[S] has embraced hugging recently. She hugs me. She hugs her Father. She hugs her stuffed animals. She hugs her baby doll. All to be expected. But she also hugs her books. And her chairs. And her toy cash register. Clearly, she understands that hugging means you care about that person–or item, as the case may be. Indeed, the past two weeks have been filled with commands of, “Hugggg, hugggg, Mommy.”
She also likes give me things. She’ll find a strand of my hair and say, “Here you go, Mommy,” as she hands it to me. She does the same with tissues (used or clean), torn paper, and magazines. Unfortunately, she also does it with things she finds on our floors. The other day while I was Skyping with a dear friend, [S] placed something next to the computer, saying, “Here you go, Momma.” I took a quick look and screamed loudly, jumping up from my seat. It was a dead spider. Sigh. Needless to say, I’m mopping our floors more often.

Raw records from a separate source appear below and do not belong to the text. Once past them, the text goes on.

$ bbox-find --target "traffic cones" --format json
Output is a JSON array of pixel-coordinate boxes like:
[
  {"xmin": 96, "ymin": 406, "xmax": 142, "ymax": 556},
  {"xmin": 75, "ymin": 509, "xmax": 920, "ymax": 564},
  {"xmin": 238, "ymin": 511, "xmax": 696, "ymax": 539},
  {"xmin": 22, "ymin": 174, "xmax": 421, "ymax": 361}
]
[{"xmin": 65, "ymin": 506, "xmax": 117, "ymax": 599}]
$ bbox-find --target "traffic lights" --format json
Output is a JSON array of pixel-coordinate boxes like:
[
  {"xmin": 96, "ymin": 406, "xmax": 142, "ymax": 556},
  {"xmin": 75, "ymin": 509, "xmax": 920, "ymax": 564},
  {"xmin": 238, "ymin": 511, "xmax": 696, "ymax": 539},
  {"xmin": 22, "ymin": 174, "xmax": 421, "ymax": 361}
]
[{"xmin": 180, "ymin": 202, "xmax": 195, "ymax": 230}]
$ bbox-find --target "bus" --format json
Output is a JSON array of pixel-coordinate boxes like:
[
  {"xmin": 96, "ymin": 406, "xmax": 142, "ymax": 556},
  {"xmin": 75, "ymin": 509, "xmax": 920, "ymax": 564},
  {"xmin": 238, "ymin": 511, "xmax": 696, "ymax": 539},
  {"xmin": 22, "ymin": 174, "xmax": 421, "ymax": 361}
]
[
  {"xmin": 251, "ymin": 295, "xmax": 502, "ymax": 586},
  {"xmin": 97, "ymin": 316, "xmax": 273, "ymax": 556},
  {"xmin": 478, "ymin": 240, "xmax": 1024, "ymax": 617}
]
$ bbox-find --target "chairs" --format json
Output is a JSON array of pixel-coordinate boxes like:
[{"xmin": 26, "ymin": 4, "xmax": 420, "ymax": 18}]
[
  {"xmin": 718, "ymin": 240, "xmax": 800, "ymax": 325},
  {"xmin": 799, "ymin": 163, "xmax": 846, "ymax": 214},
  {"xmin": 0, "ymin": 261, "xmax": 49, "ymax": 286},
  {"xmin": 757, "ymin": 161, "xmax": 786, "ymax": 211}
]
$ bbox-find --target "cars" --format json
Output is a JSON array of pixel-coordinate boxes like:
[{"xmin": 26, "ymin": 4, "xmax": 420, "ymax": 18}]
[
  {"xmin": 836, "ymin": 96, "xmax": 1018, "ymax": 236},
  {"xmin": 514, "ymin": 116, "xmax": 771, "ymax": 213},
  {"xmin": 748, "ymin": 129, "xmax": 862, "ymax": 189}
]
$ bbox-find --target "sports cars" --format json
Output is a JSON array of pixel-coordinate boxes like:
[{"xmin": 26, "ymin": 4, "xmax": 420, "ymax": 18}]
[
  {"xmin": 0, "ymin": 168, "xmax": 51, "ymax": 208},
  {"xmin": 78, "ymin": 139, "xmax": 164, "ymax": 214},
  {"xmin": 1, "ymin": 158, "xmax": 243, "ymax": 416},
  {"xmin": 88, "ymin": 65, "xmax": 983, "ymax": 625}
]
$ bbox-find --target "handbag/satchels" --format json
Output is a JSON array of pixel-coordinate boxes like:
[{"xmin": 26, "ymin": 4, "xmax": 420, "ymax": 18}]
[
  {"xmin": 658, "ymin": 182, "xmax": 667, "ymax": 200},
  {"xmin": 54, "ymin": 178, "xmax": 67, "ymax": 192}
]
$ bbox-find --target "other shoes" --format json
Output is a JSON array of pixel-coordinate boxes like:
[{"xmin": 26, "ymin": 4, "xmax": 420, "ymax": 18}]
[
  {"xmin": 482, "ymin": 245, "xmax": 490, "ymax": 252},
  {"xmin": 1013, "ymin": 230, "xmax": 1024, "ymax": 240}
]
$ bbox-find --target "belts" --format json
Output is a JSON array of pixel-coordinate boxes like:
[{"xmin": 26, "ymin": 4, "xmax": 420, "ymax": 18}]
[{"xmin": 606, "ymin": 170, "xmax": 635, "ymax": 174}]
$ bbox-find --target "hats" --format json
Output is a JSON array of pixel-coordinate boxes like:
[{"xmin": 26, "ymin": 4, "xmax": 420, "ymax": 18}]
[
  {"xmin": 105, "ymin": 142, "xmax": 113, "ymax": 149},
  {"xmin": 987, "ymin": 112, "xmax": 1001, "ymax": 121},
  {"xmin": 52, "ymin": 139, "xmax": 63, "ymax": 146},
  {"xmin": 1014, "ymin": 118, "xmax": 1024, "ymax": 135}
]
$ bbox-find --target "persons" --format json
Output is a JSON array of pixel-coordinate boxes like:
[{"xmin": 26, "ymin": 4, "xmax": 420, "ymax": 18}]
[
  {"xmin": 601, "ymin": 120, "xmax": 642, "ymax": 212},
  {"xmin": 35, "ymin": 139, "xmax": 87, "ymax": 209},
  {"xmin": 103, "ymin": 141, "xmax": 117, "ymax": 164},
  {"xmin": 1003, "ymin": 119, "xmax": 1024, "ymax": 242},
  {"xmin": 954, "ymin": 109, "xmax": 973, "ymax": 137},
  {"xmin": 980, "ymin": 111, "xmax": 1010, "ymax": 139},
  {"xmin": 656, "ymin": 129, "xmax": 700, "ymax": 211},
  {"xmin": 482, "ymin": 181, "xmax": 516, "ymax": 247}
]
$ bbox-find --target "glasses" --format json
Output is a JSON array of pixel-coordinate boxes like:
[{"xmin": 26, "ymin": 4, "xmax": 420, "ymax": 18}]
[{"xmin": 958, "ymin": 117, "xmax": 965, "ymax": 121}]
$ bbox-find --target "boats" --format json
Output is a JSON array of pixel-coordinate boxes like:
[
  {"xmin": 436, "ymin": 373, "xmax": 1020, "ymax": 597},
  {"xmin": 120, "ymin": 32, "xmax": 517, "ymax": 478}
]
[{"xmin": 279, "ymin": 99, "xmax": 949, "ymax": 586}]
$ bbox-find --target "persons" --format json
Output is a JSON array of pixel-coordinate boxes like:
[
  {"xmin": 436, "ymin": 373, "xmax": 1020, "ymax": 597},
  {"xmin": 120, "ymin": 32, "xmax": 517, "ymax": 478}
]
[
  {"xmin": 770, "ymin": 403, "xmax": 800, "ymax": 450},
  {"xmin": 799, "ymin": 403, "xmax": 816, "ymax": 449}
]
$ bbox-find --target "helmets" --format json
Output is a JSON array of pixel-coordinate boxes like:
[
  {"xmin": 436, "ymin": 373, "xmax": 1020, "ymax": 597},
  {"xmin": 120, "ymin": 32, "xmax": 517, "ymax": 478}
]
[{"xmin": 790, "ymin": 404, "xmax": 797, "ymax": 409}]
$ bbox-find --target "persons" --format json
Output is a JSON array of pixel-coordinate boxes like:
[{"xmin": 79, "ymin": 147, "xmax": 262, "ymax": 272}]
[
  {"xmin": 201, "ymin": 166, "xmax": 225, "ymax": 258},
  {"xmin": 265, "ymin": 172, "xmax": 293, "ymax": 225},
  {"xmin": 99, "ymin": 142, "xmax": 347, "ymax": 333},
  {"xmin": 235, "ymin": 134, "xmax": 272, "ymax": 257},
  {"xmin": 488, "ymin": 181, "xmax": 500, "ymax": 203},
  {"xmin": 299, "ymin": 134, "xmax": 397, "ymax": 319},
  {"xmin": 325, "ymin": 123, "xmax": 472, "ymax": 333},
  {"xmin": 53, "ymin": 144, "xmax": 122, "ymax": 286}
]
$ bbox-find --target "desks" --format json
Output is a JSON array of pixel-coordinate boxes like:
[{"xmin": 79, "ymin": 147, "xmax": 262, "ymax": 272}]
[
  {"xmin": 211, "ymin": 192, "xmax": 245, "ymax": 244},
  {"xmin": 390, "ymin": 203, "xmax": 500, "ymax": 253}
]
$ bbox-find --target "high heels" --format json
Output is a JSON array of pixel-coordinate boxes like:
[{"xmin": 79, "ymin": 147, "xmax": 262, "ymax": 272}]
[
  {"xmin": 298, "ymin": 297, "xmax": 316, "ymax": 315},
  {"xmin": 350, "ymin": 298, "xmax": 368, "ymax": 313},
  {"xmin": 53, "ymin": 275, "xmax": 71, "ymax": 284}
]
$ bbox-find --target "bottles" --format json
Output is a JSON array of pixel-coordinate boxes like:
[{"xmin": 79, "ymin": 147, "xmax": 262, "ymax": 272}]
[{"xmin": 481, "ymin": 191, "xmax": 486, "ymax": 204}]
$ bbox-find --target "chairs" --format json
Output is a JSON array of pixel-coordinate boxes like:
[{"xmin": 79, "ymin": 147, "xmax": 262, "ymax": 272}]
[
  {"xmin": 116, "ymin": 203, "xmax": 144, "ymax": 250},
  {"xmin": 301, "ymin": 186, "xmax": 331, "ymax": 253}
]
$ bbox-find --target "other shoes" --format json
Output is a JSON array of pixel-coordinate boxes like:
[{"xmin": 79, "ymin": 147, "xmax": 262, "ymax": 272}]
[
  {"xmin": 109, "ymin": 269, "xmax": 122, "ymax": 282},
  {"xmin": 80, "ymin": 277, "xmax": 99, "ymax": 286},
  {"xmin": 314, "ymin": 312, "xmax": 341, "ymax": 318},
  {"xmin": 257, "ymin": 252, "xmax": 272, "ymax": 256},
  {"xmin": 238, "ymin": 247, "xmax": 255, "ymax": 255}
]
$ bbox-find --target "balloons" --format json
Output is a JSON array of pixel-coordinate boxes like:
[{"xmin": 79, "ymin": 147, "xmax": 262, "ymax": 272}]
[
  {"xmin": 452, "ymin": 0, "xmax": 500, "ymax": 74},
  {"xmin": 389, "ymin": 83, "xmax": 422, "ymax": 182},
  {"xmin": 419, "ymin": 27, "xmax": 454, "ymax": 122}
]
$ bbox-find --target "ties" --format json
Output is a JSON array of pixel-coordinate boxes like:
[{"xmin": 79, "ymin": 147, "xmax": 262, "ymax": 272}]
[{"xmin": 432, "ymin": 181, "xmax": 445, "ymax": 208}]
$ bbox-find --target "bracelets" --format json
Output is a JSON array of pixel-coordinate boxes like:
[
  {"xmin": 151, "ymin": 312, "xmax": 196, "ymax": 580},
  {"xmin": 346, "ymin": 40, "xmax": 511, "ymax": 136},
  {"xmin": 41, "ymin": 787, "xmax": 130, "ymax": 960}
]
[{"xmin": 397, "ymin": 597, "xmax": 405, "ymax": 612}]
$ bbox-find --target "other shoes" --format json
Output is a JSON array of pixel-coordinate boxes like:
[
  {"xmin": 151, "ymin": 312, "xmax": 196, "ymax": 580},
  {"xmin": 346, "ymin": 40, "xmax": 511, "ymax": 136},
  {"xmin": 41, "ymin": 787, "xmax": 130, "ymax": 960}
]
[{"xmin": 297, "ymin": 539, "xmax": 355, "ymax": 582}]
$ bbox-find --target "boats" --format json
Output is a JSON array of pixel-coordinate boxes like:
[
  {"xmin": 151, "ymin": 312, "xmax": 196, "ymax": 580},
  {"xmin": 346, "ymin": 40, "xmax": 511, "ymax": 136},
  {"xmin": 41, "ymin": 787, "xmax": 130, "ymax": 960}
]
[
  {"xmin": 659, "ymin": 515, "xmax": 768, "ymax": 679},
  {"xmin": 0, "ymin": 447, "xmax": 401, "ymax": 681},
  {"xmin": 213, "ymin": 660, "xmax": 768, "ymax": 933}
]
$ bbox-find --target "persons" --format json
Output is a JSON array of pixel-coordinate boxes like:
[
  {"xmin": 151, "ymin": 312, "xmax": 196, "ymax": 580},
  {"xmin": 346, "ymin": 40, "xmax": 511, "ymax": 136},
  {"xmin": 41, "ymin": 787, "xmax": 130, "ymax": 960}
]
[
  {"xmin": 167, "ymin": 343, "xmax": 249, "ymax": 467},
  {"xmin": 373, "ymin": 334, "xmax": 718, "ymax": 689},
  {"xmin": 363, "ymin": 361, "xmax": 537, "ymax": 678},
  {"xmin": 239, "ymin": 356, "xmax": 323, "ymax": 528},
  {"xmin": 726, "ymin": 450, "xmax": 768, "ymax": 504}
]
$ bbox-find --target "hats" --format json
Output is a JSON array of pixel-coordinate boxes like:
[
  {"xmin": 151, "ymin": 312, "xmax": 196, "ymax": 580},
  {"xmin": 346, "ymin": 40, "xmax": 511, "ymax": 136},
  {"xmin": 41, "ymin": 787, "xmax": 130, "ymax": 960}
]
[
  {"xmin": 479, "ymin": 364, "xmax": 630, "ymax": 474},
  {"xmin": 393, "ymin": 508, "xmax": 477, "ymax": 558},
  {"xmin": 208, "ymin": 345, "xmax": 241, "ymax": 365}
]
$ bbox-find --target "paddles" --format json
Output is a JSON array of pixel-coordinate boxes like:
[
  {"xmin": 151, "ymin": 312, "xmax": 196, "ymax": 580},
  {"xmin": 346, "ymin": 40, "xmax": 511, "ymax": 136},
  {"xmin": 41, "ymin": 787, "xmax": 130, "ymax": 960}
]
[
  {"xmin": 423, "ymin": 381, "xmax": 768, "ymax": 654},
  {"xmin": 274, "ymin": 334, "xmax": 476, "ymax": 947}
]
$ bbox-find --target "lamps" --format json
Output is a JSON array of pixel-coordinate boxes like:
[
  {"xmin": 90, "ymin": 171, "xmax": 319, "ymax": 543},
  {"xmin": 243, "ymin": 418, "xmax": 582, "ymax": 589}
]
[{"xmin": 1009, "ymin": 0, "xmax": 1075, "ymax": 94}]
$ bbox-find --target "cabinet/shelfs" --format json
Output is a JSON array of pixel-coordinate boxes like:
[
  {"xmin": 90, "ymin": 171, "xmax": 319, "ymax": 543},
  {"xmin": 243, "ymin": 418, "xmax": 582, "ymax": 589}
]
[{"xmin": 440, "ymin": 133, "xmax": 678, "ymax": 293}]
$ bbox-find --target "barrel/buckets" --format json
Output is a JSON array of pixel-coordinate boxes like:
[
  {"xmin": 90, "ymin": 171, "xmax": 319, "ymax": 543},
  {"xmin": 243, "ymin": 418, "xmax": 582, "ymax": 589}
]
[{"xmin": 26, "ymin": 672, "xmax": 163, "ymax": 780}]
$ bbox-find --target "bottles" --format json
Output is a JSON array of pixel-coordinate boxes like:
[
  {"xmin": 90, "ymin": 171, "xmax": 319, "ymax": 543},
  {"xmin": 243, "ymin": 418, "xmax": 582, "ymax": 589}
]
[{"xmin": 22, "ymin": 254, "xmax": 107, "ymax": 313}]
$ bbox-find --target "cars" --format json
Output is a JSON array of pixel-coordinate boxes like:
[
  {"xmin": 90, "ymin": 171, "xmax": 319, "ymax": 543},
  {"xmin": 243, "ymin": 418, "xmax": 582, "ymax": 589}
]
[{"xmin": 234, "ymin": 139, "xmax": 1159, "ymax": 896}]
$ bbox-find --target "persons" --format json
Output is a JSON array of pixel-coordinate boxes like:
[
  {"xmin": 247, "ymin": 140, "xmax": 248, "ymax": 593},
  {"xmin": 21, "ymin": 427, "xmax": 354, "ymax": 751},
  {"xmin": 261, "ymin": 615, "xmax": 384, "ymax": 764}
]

This week, I realized how [S] has perfected the art of giving. Monday, I lay shivering on the couch, covered by a cashmere blanket. “Momma, hug, Momma,” [S] kept saying. Thinking it was another round of the flu, I wanted her to stay far away from me. But after another 24-hours of fever, aches and pains, I started to feel small blisters forming on my fingers and feet. Today, those blisters have turned into tell-tale red circles. When I rang the doctor yesterday, I was advised that adults rarely show symptoms of hand, foot and mouth disease, “But if you do have it, there’s nothing we can do for you.”
I’m on day five of my self-imposed quarantine. It’s not a pretty virus. To the contrary, it’s like having the chicken pox on your hands and feet. Really. For the past several days, I keep thinking that there has to be a way to keep [S] from trying to kiss me constantly. That thought is repeatedly met with the same response, “Why would I want to do that?” After all, she’ll stop on her own accord soon enough.